## Concatenating columns rather than rows

As noted earlier, `pd.concat()` is more powerful in how it combine inputs. 

Consider this example, where we have different data about the same participants, in different files. One file contains participants' birthday month, and the other their age. What we want is to end up with a DataFrame with one row per participant, with columns for participant number, `Fav Color` and `Brithday Month`. However, when we read in the two input files and concatenate them, we get a column for colour and a column for month, with lots of NaN values in each because each input file had different column names, but we've stacked the rows of the inputs:

In [15]:
fav_colour = pd.read_csv('fav_colour.csv')
birthday_month = pd.read_csv('birthday_months.csv')

df = pd.concat([fav_colour, birthday_month])

df

Unnamed: 0,Participant num,Fav Colour,Birthday Month
0,1,blue,
1,2,red,
2,3,green,
3,4,purple,
4,5,red,
5,6,green,
6,7,orange,
7,8,yellow,
8,9,yellow,
9,10,pink,


You can see above that there's also a `Participant num` column, which indicates how we can match colours to months. What we actually want is to combine the two inputs "horizontally", such that we have 10 rows (one for each participant), with the colour and month corresponding to each participant in the same row. 

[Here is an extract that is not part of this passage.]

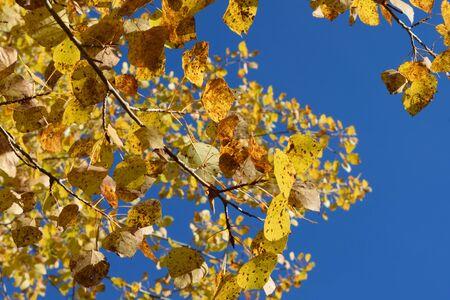 Golden Aspen (Populus tremuloides) Leaves and Blue Sky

The default when concatenating dataframes is to do so vertically, as we saw above. However, `pd.concat()` allows us to concatenate horizontally as well. To do this, you must specify either `axis=1`, or `axis=columns`. Note in the example below, the rows with identical indices get combined when concatenated.

In [16]:
df = pd.concat([fav_colour, birthday_month], axis=1)
df

Unnamed: 0,Participant num,Fav Colour,Participant num.1,Birthday Month
0,1,blue,1,may
1,2,red,2,june
2,3,green,3,january
3,4,purple,4,february
4,5,red,5,september
5,6,green,6,july
6,7,orange,7,may
7,8,yellow,8,may
8,9,yellow,9,august
9,10,pink,10,december


We're still not quite where we want to be, as we have two redundant `Participant num` columns. When concatenating, pandas plays it safe, and doesn't assume that two columns with the same name are redundant. One way to fix this is, when we load the data in the beginning, we make the index of each input DataFrame the `participant num` column. Since indexes are essentially row labels, making participant_num the index tells pandas that indeed, these two columns with the same name are actually the same thing.

In [17]:
fav_colour = pd.read_csv('fav_colour.csv', index_col='Participant num')
birthday_month = pd.read_csv('birthday_months.csv', index_col='Participant num')

df = pd.concat([fav_colour, birthday_month], axis=1)
df

Unnamed: 0_level_0,Fav Colour,Birthday Month
Participant num,Unnamed: 1_level_1,Unnamed: 2_level_1
1,blue,may
2,red,june
3,green,january
4,purple,february
5,red,september
6,green,july
7,orange,may
8,yellow,may
9,yellow,august
10,pink,december


Alternatively, we could make one of the `Participant num` columns the index after concatenation, but specifying the index when we read in the data is a safer way of doing things. This is because, it could happen that your data aren't in the same order in both data files (e.g., one data file might not be sorted by `Participant num`), or one file might have missing data. By making `Participant num` the index for each file before we concatenate them, we ensure that pandas matches the rows from each input based on its index. 

Importantly, this is a case where we would *not* want to include the `ignore_index=True` argument to `pd.concat()`, because the index is important and meaningful.